Вечером он сказал отцу:
— Сережка хвалится, что его на шагающий пустят, на самый верх, а меня нет.
— Ух ты, великое дело, — сказал отец. — А нестрашно тебе будет на самом на верху-то?
В воскресенье отец подъехал с утра на машине. Машина в будние дни бывала серая, и на ней можно было рисовать пальцем, а по воскресеньям с утра — коричневая, как шоколадная конфета, и рисовать на ней уже невозможно было. Пока отец пил чай, Вадик влез внутрь, сел на шоферское место и подержался за руль. Сережка, стоявший как раз у дома, сразу отвернулся и стал пулять вверх комками. Вадик нажал на белый кружок, машина загудела. Курица, подошедшая было, перепугалась и дала деру, растопырив крылья. Сережка же продолжал пулять как ни в чем не бывало. Отец, выйдя из дому, сказал ему:
— Может, и ты с нами поедешь?
— Не, — ответил Сережка, хотя видно было, что ему очень хочется. Он пульнул комком в курицу.

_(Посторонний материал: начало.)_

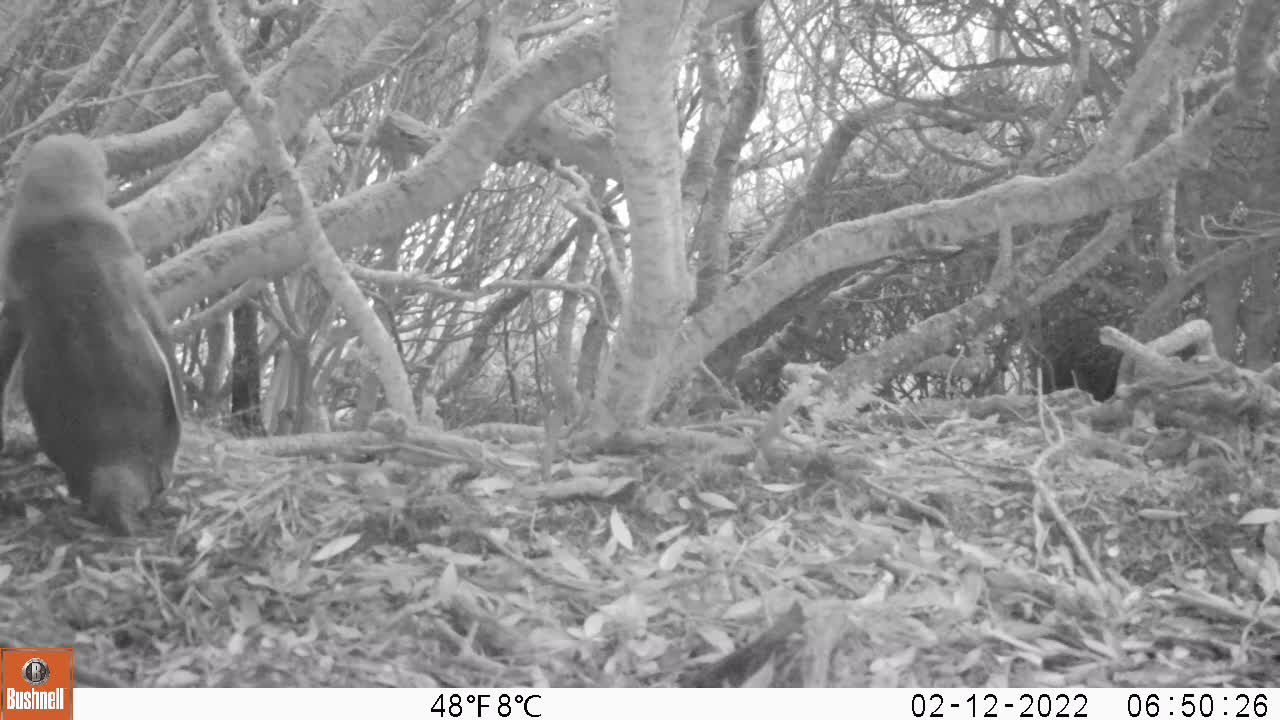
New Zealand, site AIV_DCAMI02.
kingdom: Animalia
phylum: Chordata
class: Aves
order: Sphenisciformes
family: Spheniscidae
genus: Megadyptes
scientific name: Megadyptes antipodes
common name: yellow-eyed penguin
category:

— Ну, гляди, — сказал отец. — А то, может, поедешь все-таки?
— Очень надо… — сказал Сережка, целясь в небо. — Мой папа инженер, он вас все равно не пустит.
— Ишь ты! — сказал отец Вадика.
Сережкин отец, в комбинезоне и в сдвинутой на затылок кепке, сидел возле шагающего на длиннющей серой трубе, когда они подъехали. Он курил папиросу и объяснял что-то монтажникам, щурясь от солнца.
— А я думал, начальство в воскресенье припожаловало, — сказал он, увидев их.
— Да нет, это я тут героя своего на экскурсию привез. Все наверх, на верхний мостик, просится, что с ним поделаешь.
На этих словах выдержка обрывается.